本文 -
==============================
アプリに阻まれデータ収集に後れを取っている

ChatGPTのトレーニングに使われているデータには書籍、雑誌、ネット掲示板「Reddit」、そしてオープンデータ「コモン・クロール」、グーグルが公開するデータセット「C4」などが活用されている。これらのデータの多くは英語であり、中国語を含む非英語圏のデータはきわめて少ない。中国の大手IT企業は独自に対話型AIの基礎となる大規模言語モデルの開発に取り組んできたが、共有の中国語データセット整備の動きが乏しかった。

また、中国は世界一のスマホ大国であり、多くのデータはインターネットでは公開されず、スマートフォンアプリからしかアクセスできず、収集が難しい。匿名を条件に筆者の取材に応じた、中国人のエンジニアによると、「ChatGPTが出てから、オープンなデータが全然足りていないという現実にようやく気がついたところだ」と話している。
==============================
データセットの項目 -
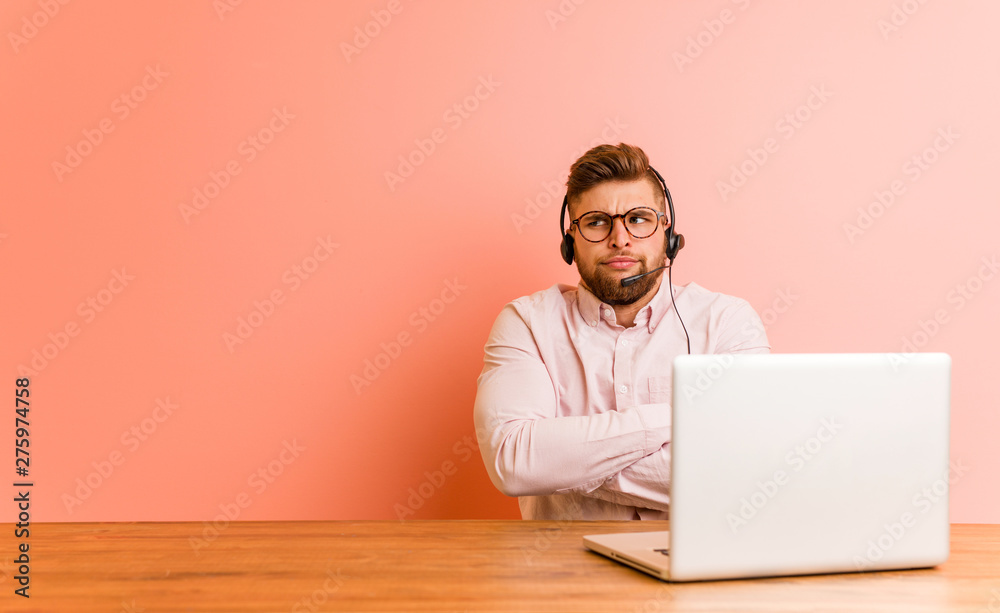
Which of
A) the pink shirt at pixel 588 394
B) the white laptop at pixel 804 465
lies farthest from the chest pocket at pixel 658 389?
the white laptop at pixel 804 465

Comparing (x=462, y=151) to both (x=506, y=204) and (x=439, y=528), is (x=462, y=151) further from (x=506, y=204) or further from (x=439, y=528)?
(x=439, y=528)

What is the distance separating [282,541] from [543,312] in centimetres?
99

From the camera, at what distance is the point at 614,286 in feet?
6.45

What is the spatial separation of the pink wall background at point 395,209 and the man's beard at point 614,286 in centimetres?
35

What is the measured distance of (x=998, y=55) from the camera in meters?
2.33

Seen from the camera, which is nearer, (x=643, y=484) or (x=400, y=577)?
(x=400, y=577)

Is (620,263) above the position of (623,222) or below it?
below

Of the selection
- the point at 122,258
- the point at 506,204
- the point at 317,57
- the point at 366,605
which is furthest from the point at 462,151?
the point at 366,605

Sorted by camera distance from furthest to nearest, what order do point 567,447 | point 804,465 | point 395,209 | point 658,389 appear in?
point 395,209
point 658,389
point 567,447
point 804,465

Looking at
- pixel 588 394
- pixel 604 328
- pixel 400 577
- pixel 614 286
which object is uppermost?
pixel 614 286

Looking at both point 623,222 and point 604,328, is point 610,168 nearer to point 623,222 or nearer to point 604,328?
point 623,222

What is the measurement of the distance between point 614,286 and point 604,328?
118 mm

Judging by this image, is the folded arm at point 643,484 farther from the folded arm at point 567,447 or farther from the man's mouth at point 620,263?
the man's mouth at point 620,263

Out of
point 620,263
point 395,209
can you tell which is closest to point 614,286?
point 620,263
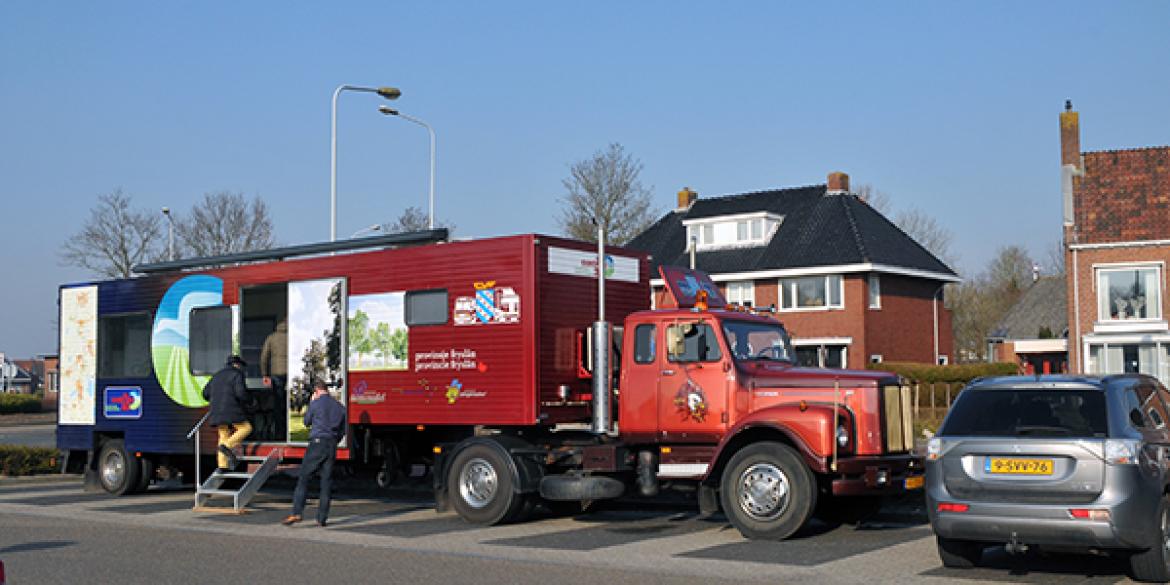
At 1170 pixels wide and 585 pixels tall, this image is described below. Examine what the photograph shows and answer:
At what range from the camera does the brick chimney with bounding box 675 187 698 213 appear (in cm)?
5894

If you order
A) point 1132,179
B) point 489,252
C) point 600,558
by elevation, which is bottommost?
point 600,558

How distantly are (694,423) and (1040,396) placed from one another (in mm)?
4486

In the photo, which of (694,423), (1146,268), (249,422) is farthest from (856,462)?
(1146,268)

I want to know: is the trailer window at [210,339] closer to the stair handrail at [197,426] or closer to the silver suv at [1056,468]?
the stair handrail at [197,426]

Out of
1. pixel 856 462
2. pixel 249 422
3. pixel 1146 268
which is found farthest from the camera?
pixel 1146 268

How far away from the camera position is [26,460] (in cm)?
2255

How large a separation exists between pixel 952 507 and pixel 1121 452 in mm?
1346

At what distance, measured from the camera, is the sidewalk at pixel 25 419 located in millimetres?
53016

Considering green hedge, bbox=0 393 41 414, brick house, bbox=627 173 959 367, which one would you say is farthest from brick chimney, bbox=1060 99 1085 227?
green hedge, bbox=0 393 41 414

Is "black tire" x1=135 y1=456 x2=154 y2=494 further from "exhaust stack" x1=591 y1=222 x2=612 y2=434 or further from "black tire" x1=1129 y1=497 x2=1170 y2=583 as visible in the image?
"black tire" x1=1129 y1=497 x2=1170 y2=583

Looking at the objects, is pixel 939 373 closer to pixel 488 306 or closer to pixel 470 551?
pixel 488 306

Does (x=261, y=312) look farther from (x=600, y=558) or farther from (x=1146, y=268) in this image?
Answer: (x=1146, y=268)

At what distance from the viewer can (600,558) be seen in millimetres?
11727

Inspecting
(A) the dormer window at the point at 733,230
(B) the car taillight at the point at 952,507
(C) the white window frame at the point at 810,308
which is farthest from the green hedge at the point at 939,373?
(B) the car taillight at the point at 952,507
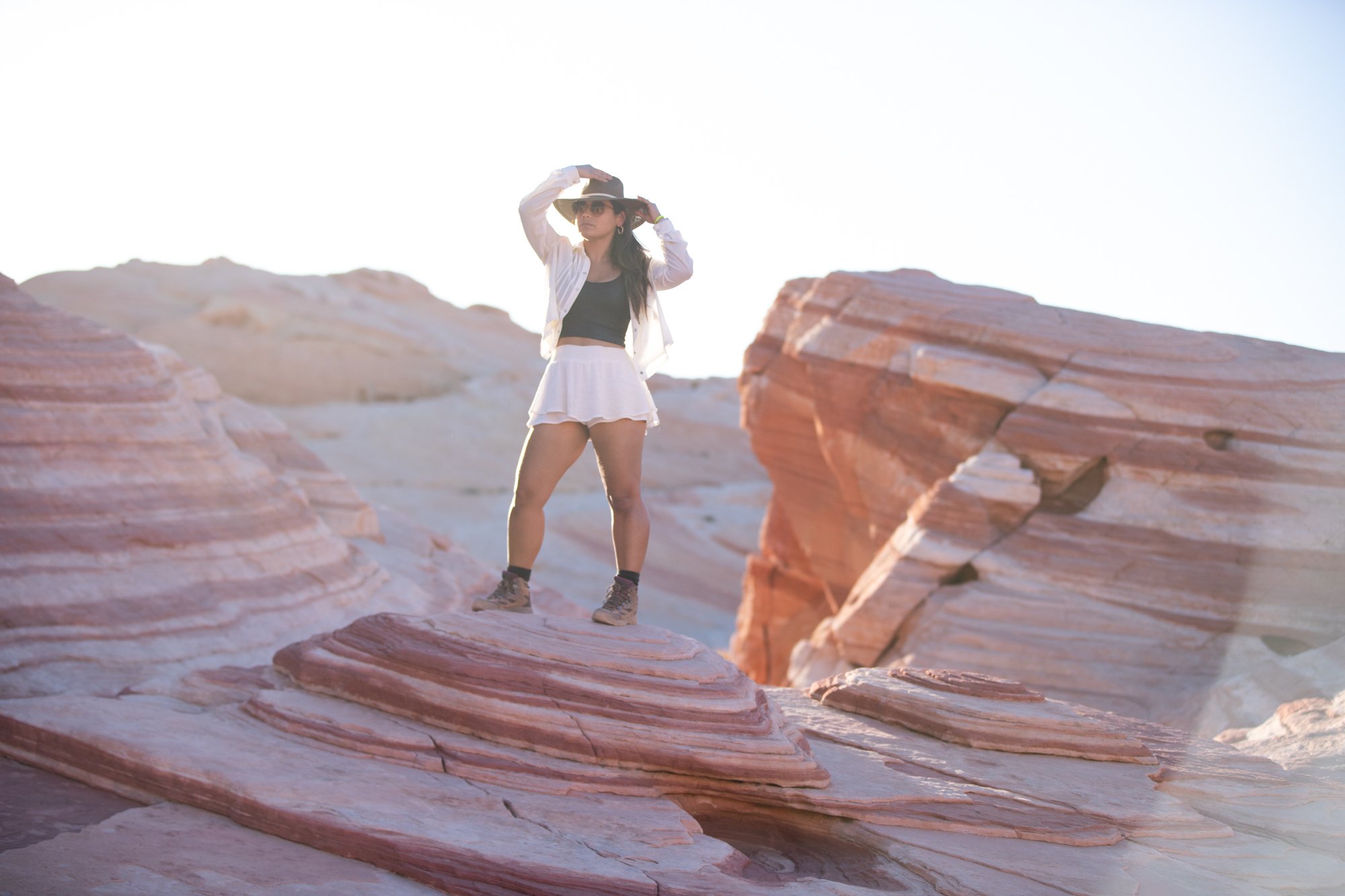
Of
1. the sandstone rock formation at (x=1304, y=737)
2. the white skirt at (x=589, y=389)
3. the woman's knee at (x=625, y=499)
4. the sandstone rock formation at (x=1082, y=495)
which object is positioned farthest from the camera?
the sandstone rock formation at (x=1082, y=495)

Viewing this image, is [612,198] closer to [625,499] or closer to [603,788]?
[625,499]

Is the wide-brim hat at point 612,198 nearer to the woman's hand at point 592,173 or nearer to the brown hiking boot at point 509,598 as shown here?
the woman's hand at point 592,173

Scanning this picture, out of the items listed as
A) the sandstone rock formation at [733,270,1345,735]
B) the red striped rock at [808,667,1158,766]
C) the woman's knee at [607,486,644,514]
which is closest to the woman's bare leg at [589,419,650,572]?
the woman's knee at [607,486,644,514]

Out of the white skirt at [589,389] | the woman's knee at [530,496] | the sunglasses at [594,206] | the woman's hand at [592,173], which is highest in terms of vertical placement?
the woman's hand at [592,173]

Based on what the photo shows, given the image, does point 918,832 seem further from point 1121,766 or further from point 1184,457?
point 1184,457

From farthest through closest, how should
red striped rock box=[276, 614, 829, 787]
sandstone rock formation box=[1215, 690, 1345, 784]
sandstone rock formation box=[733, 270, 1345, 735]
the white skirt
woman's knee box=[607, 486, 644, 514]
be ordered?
1. sandstone rock formation box=[733, 270, 1345, 735]
2. sandstone rock formation box=[1215, 690, 1345, 784]
3. woman's knee box=[607, 486, 644, 514]
4. the white skirt
5. red striped rock box=[276, 614, 829, 787]

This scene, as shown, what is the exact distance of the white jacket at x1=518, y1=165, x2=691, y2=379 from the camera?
16.1ft

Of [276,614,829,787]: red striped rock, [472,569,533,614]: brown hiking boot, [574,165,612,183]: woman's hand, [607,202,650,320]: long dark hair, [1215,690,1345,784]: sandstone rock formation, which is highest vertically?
[574,165,612,183]: woman's hand

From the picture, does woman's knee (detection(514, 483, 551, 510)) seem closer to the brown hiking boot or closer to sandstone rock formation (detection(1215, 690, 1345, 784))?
the brown hiking boot

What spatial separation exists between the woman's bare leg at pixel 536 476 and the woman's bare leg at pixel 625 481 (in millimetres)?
119

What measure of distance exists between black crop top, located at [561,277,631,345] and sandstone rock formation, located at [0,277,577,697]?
2.59m

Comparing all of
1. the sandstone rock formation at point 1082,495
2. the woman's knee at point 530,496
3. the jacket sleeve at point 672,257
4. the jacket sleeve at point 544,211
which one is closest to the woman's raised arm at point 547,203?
the jacket sleeve at point 544,211

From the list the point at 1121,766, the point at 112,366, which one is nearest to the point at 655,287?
the point at 1121,766

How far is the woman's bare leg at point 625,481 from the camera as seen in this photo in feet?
16.0
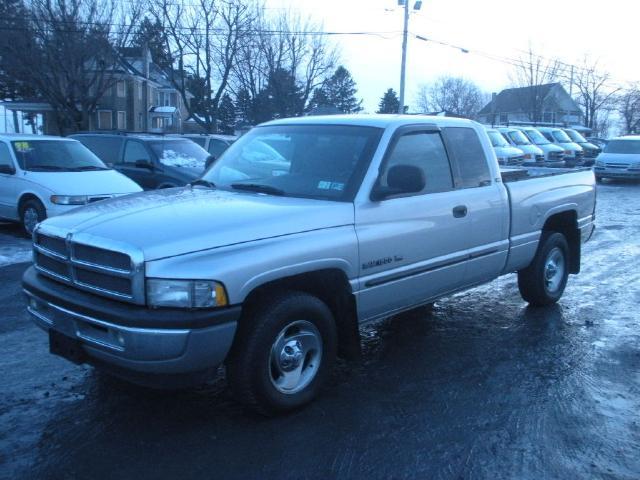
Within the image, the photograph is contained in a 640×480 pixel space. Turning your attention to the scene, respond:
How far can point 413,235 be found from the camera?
4.83m

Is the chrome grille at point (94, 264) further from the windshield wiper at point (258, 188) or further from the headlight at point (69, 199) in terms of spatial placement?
the headlight at point (69, 199)

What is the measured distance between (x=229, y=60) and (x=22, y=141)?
26.9 metres

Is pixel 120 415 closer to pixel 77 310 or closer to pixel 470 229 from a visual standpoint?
pixel 77 310

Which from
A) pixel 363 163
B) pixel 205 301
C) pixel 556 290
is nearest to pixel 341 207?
pixel 363 163

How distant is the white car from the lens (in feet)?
33.9

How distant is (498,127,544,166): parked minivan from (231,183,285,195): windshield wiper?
830 inches

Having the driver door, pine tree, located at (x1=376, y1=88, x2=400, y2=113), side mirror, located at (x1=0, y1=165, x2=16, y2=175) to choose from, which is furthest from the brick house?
the driver door

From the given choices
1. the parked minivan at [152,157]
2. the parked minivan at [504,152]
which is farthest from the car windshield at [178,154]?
the parked minivan at [504,152]

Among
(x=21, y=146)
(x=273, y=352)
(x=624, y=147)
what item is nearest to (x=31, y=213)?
(x=21, y=146)

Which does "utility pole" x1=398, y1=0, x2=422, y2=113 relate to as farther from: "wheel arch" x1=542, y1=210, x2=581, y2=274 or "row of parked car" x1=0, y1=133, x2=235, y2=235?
"wheel arch" x1=542, y1=210, x2=581, y2=274

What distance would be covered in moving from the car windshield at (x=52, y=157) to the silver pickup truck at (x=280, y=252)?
6.53m

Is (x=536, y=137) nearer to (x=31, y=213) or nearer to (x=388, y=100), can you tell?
(x=31, y=213)

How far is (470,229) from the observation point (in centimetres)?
541

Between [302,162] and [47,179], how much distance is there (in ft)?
23.0
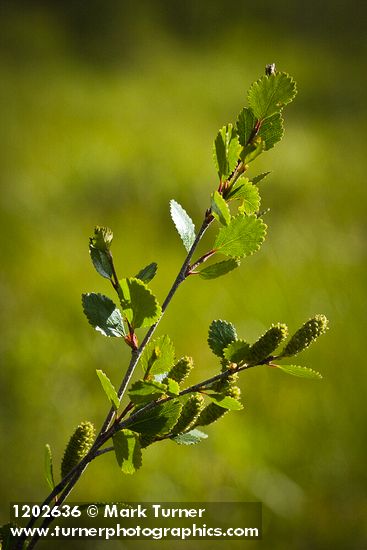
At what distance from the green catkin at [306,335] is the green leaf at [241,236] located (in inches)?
2.6

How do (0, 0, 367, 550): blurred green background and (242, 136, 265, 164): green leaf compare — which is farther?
(0, 0, 367, 550): blurred green background

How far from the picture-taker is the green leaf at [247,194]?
20.6 inches

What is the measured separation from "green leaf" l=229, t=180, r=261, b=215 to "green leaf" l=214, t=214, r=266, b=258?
0.02 meters

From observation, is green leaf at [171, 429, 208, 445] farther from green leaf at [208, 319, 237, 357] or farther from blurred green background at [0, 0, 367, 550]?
blurred green background at [0, 0, 367, 550]

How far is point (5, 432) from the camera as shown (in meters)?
1.82

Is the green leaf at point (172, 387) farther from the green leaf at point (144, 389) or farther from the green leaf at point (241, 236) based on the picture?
the green leaf at point (241, 236)

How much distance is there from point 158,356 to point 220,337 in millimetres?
48

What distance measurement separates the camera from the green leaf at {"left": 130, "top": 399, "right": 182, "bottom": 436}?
503mm

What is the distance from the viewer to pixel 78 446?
532mm

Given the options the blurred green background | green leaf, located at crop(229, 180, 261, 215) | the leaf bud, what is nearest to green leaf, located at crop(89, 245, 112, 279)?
the leaf bud

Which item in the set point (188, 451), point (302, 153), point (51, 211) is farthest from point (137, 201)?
point (188, 451)

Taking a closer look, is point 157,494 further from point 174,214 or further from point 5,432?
point 174,214

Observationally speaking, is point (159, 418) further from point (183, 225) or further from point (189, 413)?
point (183, 225)

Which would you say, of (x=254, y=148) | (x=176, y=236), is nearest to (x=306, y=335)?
(x=254, y=148)
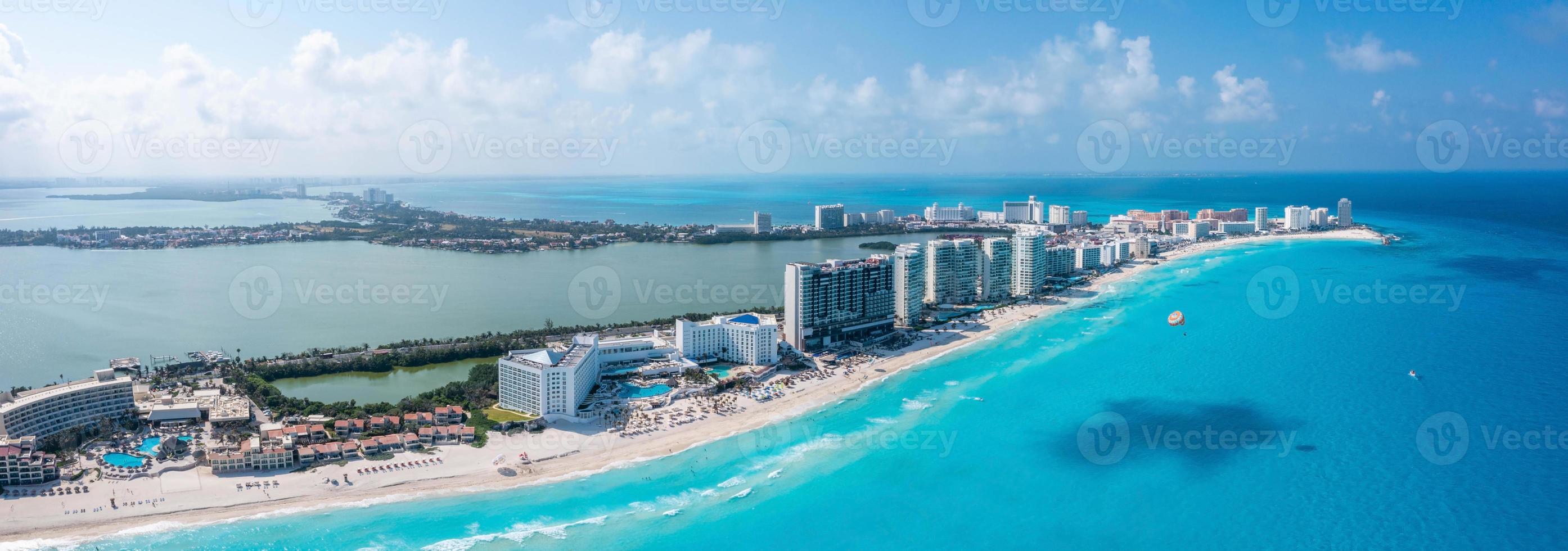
==============================
設問 -
A. 本文の「また、中国は世界一のスマホ大」から「いたところだ」と話している。」までの部分を、「スマートフォンアプリ」を「スマホアプリ」に置き換えて書き改めなさい。
B. 本文の内容と合っているかどうかを、(i)～(iii)のそれぞれについて「はい」か「いいえ」で答え、判断の決め手となる本文の語句を引用しなさい。(i) ChatGPTのトレーニングに使われているデータの多くは英語である。(ii) 中国の大手IT企業は、共有の中国語データセットの整備を盛んに進めてきた。(iii) 中国の多くのデータはインターネット上で公開されている。
これらの項目は本文とは独立した別個の資料である。

解答 -
A.
また、中国は世界一のスマホ大国であり、多くのデータはインターネットでは公開されず、スマホアプリからしかアクセスできず、収集が難しい。匿名を条件に筆者の取材に応じた、中国人のエンジニアによると、「ChatGPTが出てから、オープンなデータが全然足りていないという現実にようやく気がついたところだ」と話している。

B.
(i) はい。「これらのデータの多くは英語であり」
(ii) いいえ。「共有の中国語データセット整備の動きが乏しかった」
(iii) いいえ。「多くのデータはインターネットでは公開されず」